Reducing GHG emissions hinges on appropriate public policies that seek to reduce the risks posed by climate change at minimum cost to society, while recognizing the importance of abundant, reliable, affordable energy for global economic development. Developing countries already account for more than half of current GHG emissions globally, and by around 2020, cumulative historical GHG emissions from developing and developed economies will be equal. Therefore, both developed countries and the major developing economies need to participate in crafting policies aimed at mitigating global CO2 emissions. Policy discussions in developed countries should also recognize the role of energy in economic development.
A variety of policy strategies can contribute to GHG emissions reductions, such as cap-and-trade rules, carbon taxes, increased efficiency standards and incentives or mandates for renewable energy. ExxonMobil participates in GHG emissions trading when cost-effective, in areas of our operations where regulated trading schemes exist. However, we believe a well-designed, revenue-neutral carbon tax program provides a more cost-effective alternative to a cap-and-trade regime for reducing GHG emissions. We believe this approach ensures a uniform and predictable cost of carbon, lets market prices drive solutions, maximizes transparency to stakeholders, reduces administrative complexity, promotes global participation, and is easily adjusted to future developments in climate science and policy impacts.

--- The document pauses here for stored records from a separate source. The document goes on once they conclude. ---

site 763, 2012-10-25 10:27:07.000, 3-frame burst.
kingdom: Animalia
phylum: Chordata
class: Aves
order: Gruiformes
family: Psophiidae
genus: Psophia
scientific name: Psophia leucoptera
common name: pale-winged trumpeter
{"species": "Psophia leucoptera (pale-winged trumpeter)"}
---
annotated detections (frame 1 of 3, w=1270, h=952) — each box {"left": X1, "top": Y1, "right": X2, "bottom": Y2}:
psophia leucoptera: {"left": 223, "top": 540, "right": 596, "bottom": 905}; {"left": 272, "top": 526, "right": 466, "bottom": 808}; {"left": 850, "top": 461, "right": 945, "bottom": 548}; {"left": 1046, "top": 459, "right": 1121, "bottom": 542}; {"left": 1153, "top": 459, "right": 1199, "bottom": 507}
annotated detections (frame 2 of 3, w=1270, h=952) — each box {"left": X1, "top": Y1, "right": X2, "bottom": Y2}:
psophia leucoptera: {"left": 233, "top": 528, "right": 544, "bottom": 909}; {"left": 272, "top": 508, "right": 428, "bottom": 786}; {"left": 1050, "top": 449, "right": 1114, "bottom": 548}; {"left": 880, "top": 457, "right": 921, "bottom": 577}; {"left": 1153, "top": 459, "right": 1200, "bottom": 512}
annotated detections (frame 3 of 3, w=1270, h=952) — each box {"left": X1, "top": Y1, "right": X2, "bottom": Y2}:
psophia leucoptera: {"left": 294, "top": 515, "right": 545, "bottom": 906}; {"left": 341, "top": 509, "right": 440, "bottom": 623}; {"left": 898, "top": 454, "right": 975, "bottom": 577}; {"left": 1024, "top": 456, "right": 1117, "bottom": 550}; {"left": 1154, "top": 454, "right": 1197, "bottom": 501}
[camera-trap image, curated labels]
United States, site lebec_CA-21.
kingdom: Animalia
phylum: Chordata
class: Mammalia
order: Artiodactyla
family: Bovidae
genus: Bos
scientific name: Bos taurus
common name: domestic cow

Our scientists have been involved in climate change research and related policy analysis for nearly 30 years. This undertaking has yielded more than 45 papers in peer-reviewed publications. Experts from our organization have served on the United Nations Intergovernmental Panel on Climate Change since its inception, and continue to be engaged today. ExxonMobil funds or collaborates on climate-related research at the University of Illinois, the University of California at Riverside, Pacific Northwest National Lab, Massachusetts Institute of Technology, Stanford University and the Bermuda Institute of Ocean Sciences. In 2013, we collaborated with the University of California at Riverside on a study aimed at improving computer modeling of black carbon in the atmosphere. ExxonMobil also played an integral role in organizing a major industry workshop through IPIECA on short-lived climate forcers (SLCFs). The workshop explored the basic science of SLCFs, natural and anthropogenic emission sources of SLCFs, and the role of the oil and gas industry.
Climate change adaptation
Our Operations Integrity Management System (OIMS) is the cornerstone to managing safety, security, health and environmental risks in our operations worldwide, including potential physical risks associated with climate change. While most scientists agree climate change poses risks related to extreme weather, sea level rise, temperature extremes and precipitation changes, current scientific understanding provides limited guidance on the likelihood, magnitude or time frame of these events. Anticipating the likelihood of an event at the regional or local level in comparison to global averages is even more difficult. Nevertheless, our facilities are designed, constructed and operated to withstand a variety of extreme conditions, with safety factors built in to cover a number of engineering uncertainties, including those associated with potential climate change impacts. We continue to engage with major engineering societies, international organizations and industry groups to develop sound engineering perspectives on managing the risks of climate change.